One of the reasons that I am quite convinced about the integrity of the gospels account of the life of Jesus is the way those first disciples resisted the temptation to present themselves in a good light – if anything they did the opposite!
So Peter, the expert in failure, tells us this:
His divine power has given us everything we need for life and godliness through our knowledge of him who called us by his own glory and goodness. [7]
He calls you, not to be perfect, but to be his apprentice. Put on the green ‘L’ plates and drive off.
The Promise – the thing that keeps us going
It is common sense. If you are going to commit yourself to someone as his apprentice then the end result had better be worth it, before investing your life you need to know where this is leading. So what is promised, what is in store?
When Peter was challenged Jesus told him that “The time has come, the Kingdom of God is near”. That was a promise: the invasion had begun.
Back in 1941 most of Europe was conquered by the Nazi party. Millions of Jews were being persecuted; anyone who didn’t think like the Nazis was persecuted. Museums were emptied and treasuries stripped, life was cheap. During 1942 and 43 the people of the occupied nations wondered when it would end; how would this evil be challenged and removed? Then one morning in June 1944 the people of Normandy looked out to sea and all they could see was ships – hundreds of thousands of men pouring onto the beaches. By the end of the day those soldiers had established their presence – they were there to stay. The war was not over but the invasion had begun.
That phrase that Jesus loved to use so much, “The Kingdom of God” contains all the promises that God has given his people throughout the centuries:
The promise that the Satan’s dominion of darkness would be challenged and destroyed by a kingdom of love.
The promise that David’s ancient dynasty would last forever and that a righteous king would reign upon his throne
The promise that the wickedness in our own hearts will be forgiven and flushed out, and that a new humanity would emerge that is responsive to the commands of the king.
The promise that there will, one day, be a new heaven and a new earth; the home of righteousness.
This is what Peter means when he writes about “his rich and wonderful promises” - you haven’t seen anything yet.
You haven’t seen anything yet.

◆ ◆ ◆ ◆ ◆ ◆ ◆

# Direction:
Copy out, word for word, the whole passage on Peter and the promise of the Kingdom of God.

# Supplied information:
◆ ◆ ◆ ◆ ◆ ◆ ◆

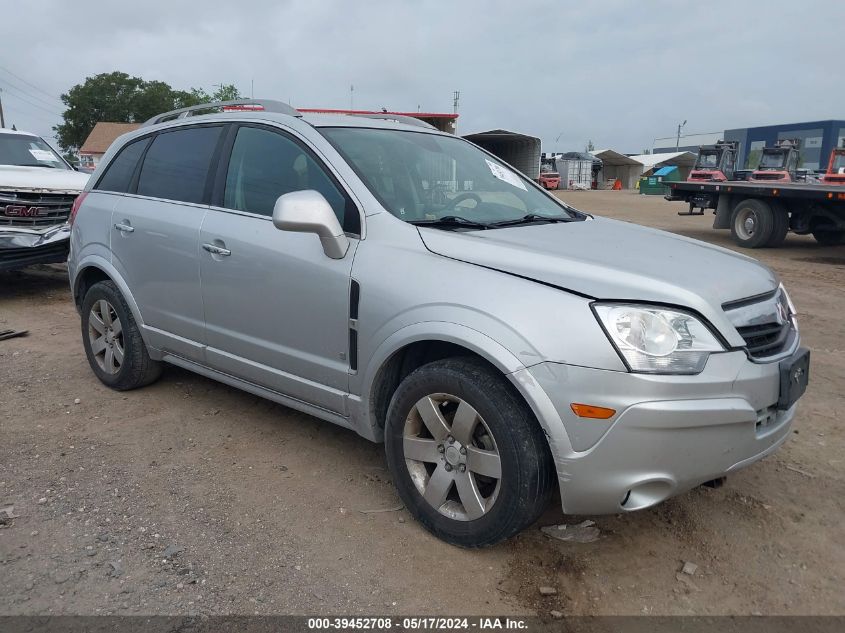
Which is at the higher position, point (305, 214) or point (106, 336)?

◆ ◆ ◆ ◆ ◆ ◆ ◆

# Problem solution:
One of the reasons that I am quite convinced about the integrity of the gospels account of the life of Jesus is the way those first disciples resisted the temptation to present themselves in a good light – if anything they did the opposite!
So Peter, the expert in failure, tells us this:
His divine power has given us everything we need for life and godliness through our knowledge of him who called us by his own glory and goodness. [7]
He calls you, not to be perfect, but to be his apprentice. Put on the green ‘L’ plates and drive off.
The Promise – the thing that keeps us going
It is common sense. If you are going to commit yourself to someone as his apprentice then the end result had better be worth it, before investing your life you need to know where this is leading. So what is promised, what is in store?
When Peter was challenged Jesus told him that “The time has come, the Kingdom of God is near”. That was a promise: the invasion had begun.
Back in 1941 most of Europe was conquered by the Nazi party. Millions of Jews were being persecuted; anyone who didn’t think like the Nazis was persecuted. Museums were emptied and treasuries stripped, life was cheap. During 1942 and 43 the people of the occupied nations wondered when it would end; how would this evil be challenged and removed? Then one morning in June 1944 the people of Normandy looked out to sea and all they could see was ships – hundreds of thousands of men pouring onto the beaches. By the end of the day those soldiers had established their presence – they were there to stay. The war was not over but the invasion had begun.
That phrase that Jesus loved to use so much, “The Kingdom of God” contains all the promises that God has given his people throughout the centuries:
The promise that the Satan’s dominion of darkness would be challenged and destroyed by a kingdom of love.
The promise that David’s ancient dynasty would last forever and that a righteous king would reign upon his throne
The promise that the wickedness in our own hearts will be forgiven and flushed out, and that a new humanity would emerge that is responsive to the commands of the king.
The promise that there will, one day, be a new heaven and a new earth; the home of righteousness.
This is what Peter means when he writes about “his rich and wonderful promises” - you haven’t seen anything yet.
You haven’t seen anything yet.